Example: Using a Human-Designed Analysis Framework
This mode uses the expert-designed, interpretable analysis framework provided in detector_prompts.py (see ANALYSIS_FRAMEWORK_CONTEXTUAL_HUMAN_DESIGNED or ANALYSIS_FRAMEWORK_STRUCTURAL_HUMAN_DESIGNED for reference), which is injected at runtime. Be sure to specify the appropriate anomaly type and framework path.

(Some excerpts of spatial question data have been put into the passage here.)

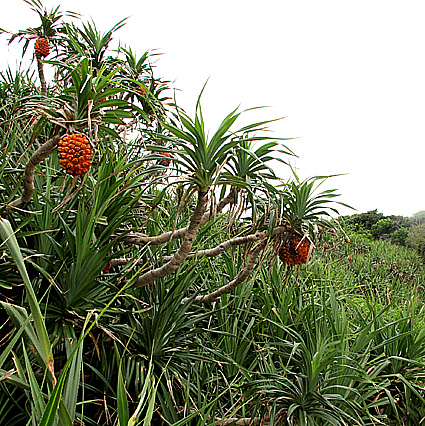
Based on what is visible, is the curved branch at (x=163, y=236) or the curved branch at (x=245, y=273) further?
the curved branch at (x=245, y=273)

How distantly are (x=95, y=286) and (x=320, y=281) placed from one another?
1914 millimetres

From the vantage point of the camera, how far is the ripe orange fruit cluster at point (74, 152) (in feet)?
3.24

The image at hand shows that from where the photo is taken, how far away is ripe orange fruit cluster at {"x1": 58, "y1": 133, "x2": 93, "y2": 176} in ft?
3.24

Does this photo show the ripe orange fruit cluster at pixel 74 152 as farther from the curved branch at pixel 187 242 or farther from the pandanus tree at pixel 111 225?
the curved branch at pixel 187 242

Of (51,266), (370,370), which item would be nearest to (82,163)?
(51,266)

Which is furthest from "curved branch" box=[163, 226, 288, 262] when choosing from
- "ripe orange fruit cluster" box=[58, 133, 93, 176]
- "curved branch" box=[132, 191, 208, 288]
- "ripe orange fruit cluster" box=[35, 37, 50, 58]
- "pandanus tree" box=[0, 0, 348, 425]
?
"ripe orange fruit cluster" box=[35, 37, 50, 58]

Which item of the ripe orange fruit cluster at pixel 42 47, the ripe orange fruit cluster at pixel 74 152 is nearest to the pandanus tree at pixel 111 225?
the ripe orange fruit cluster at pixel 74 152

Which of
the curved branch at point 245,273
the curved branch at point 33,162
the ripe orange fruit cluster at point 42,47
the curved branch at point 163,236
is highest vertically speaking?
the ripe orange fruit cluster at point 42,47

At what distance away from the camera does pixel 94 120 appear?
1.08 meters

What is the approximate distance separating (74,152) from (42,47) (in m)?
2.31

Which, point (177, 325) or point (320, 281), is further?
point (320, 281)

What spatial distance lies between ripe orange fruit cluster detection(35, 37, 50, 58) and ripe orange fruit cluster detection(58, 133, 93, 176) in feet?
7.34

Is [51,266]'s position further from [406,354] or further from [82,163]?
[406,354]

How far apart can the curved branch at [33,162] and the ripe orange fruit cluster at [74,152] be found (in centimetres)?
6
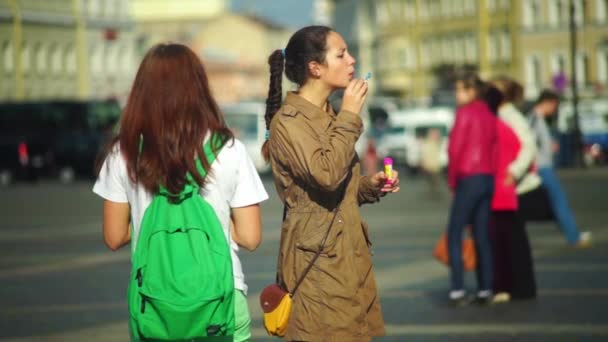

python LLM_ad_detection.py \
--anomaly_type "Contextual Anomaly" \
--analysis_framework_path "analysis_framework_contextual.txt" \
--dataset_file "pubmed_fixed_sbert_2_100.pt" \
--output_dir "LLM_results" \
--output_file "pubmed_fixed_sbert_2_100_gemma_human_designed.json" \
--model_name "google/gemma-3-27b-it" \
--max_nodes 1000 \
--use_human_designed_analysis_framework
- When
--use_human_designed_analysis_frameworkis specified, the model will use the corresponding human-designed analysis framework for the selected anomaly type. The actual content can be found indetector_prompts.py. The--analysis_framework_pathfile is still needed for input, but it will be overridden by the hard-coded human-designed framework (unless--use_dummyis also used).
Example: Dummy Framework Mode (Ablation)
python LLM_ad_detection.py \
--anomaly_type "Contextual Anomaly" \
--analysis_framework_path "analysis_framework_contextual.txt" \
--dataset_file "pubmed_fixed_sbert_2_100.pt" \
--output_dir "LLM_results" \
--output_file "pubmed_fixed_sbert_2_100_gemma_human_designed_dummy.json" \
--model_name "google/gemma-3-27b-it" \
--max_nodes 1000 \
--use_human_designed_analysis_framework \
--use_dummy
For more customizations and an overview of all available arguments, review the LLM_ad_detection.py file and refer to comments in experiment.sh.
Note:
- Make sure to use the correct API key(s) for your chosen LLM provider.
- The analysis framework file and data file paths must correspond to your setup.
For more advanced multi-run experiments or evaluation of different models, modify or extend experiment.sh as needed.